**INSTRUCTIONS TO FOLLOW:** Write out the material again exactly, please, and omit the pictures.

(Rows from a dataset)

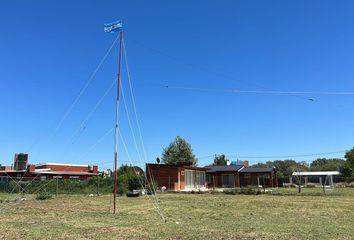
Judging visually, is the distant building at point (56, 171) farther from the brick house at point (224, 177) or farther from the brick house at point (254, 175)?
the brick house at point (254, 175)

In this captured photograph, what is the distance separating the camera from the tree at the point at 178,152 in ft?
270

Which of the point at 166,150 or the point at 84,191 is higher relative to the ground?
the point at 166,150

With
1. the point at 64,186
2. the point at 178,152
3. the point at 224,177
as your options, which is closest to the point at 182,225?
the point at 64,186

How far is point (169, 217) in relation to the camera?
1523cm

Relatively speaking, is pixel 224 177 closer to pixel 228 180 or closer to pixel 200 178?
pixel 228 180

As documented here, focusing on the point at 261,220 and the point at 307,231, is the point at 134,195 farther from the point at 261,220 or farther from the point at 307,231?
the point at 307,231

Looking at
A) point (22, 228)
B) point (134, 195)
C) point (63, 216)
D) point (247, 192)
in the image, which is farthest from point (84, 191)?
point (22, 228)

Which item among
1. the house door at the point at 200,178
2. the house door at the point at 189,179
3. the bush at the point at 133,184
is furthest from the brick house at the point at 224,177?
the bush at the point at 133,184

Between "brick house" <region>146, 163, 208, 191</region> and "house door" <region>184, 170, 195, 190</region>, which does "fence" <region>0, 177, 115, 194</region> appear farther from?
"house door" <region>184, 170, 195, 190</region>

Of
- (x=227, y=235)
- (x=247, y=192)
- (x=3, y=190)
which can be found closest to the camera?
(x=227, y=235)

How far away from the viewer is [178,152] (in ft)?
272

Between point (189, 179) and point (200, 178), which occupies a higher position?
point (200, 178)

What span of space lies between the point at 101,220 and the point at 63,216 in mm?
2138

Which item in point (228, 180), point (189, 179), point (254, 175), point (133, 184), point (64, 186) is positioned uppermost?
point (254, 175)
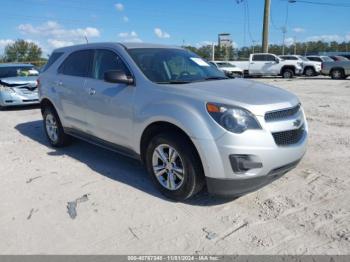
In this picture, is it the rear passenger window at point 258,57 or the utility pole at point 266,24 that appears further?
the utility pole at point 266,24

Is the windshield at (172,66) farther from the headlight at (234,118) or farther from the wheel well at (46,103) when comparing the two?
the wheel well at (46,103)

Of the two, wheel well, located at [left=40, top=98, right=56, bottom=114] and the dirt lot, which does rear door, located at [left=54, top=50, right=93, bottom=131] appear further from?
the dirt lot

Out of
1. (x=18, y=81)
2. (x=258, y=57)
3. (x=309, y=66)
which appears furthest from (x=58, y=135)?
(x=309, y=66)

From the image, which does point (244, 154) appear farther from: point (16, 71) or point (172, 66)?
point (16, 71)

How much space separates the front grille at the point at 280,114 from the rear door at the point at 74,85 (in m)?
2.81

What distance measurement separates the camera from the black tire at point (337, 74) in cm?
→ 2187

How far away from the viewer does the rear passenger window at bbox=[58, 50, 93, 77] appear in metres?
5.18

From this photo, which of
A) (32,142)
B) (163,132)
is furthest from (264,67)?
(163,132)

**FINAL RESULT:**
Judging visually, is the distant building at point (56, 171) farther from the brick house at point (224, 177) or farther from the brick house at point (254, 175)?
the brick house at point (254, 175)

In this captured photograph, what is the distance separating the camera from the tree at the point at 178,152 in ft?
270

Which of the point at 166,150 or the point at 84,191 is higher relative to the ground?
the point at 166,150

With
1. the point at 64,186
2. the point at 178,152
3. the point at 224,177
as your options, which is closest to the point at 182,225?
the point at 64,186

How far is point (169, 217) in relation to the camera?
1523cm

Relatively speaking, is pixel 224 177 closer to pixel 228 180 or closer to pixel 200 178?
pixel 228 180

As documented here, focusing on the point at 261,220 and the point at 307,231, is the point at 134,195 farther from the point at 261,220 or farther from the point at 307,231?
the point at 307,231

Looking at
A) point (22, 228)
B) point (134, 195)
C) point (63, 216)
D) point (247, 192)
in the image, which is farthest from point (84, 191)?
point (22, 228)

Which item among
1. the house door at the point at 200,178
2. the house door at the point at 189,179
3. the bush at the point at 133,184
is furthest from the brick house at the point at 224,177?
the bush at the point at 133,184

Between "brick house" <region>146, 163, 208, 191</region> and "house door" <region>184, 170, 195, 190</region>, which does "fence" <region>0, 177, 115, 194</region> appear farther from?
"house door" <region>184, 170, 195, 190</region>

Of
- (x=227, y=235)
- (x=247, y=192)
- (x=3, y=190)
which can be found closest to the camera?
(x=227, y=235)

How far away from the viewer is [178,152] (in ft)?
272

Between point (189, 179) and point (200, 178), which occupies a higher position?
point (200, 178)

What span of space lies between the point at 101,220 and the point at 63,216 in mm?
2138

Which item in point (228, 180), point (189, 179), point (254, 175), point (133, 184), point (64, 186) is positioned uppermost?
point (254, 175)
In this picture, is it the rear passenger window at point 258,57 or the utility pole at point 266,24 that appears further?
the utility pole at point 266,24

Is the windshield at (172,66) farther from the headlight at (234,118) or farther from the wheel well at (46,103) when comparing the two?
the wheel well at (46,103)

Of the two, wheel well, located at [left=40, top=98, right=56, bottom=114] and the dirt lot, which does rear door, located at [left=54, top=50, right=93, bottom=131] appear further from?
the dirt lot

Out of
1. (x=18, y=81)
2. (x=258, y=57)
3. (x=309, y=66)
which appears furthest from (x=58, y=135)?
(x=309, y=66)

From the image, which does point (244, 154) appear farther from: point (16, 71) or point (172, 66)?
point (16, 71)

How much space separates the front grille at the point at 280,114 from the rear door at the point at 74,85 (in m)?
2.81

What distance measurement separates the camera from the black tire at point (337, 74) in cm?
→ 2187

How far away from the viewer does the rear passenger window at bbox=[58, 50, 93, 77] appear in metres?
5.18

From this photo, which of
A) (32,142)
B) (163,132)
is furthest from (264,67)?
(163,132)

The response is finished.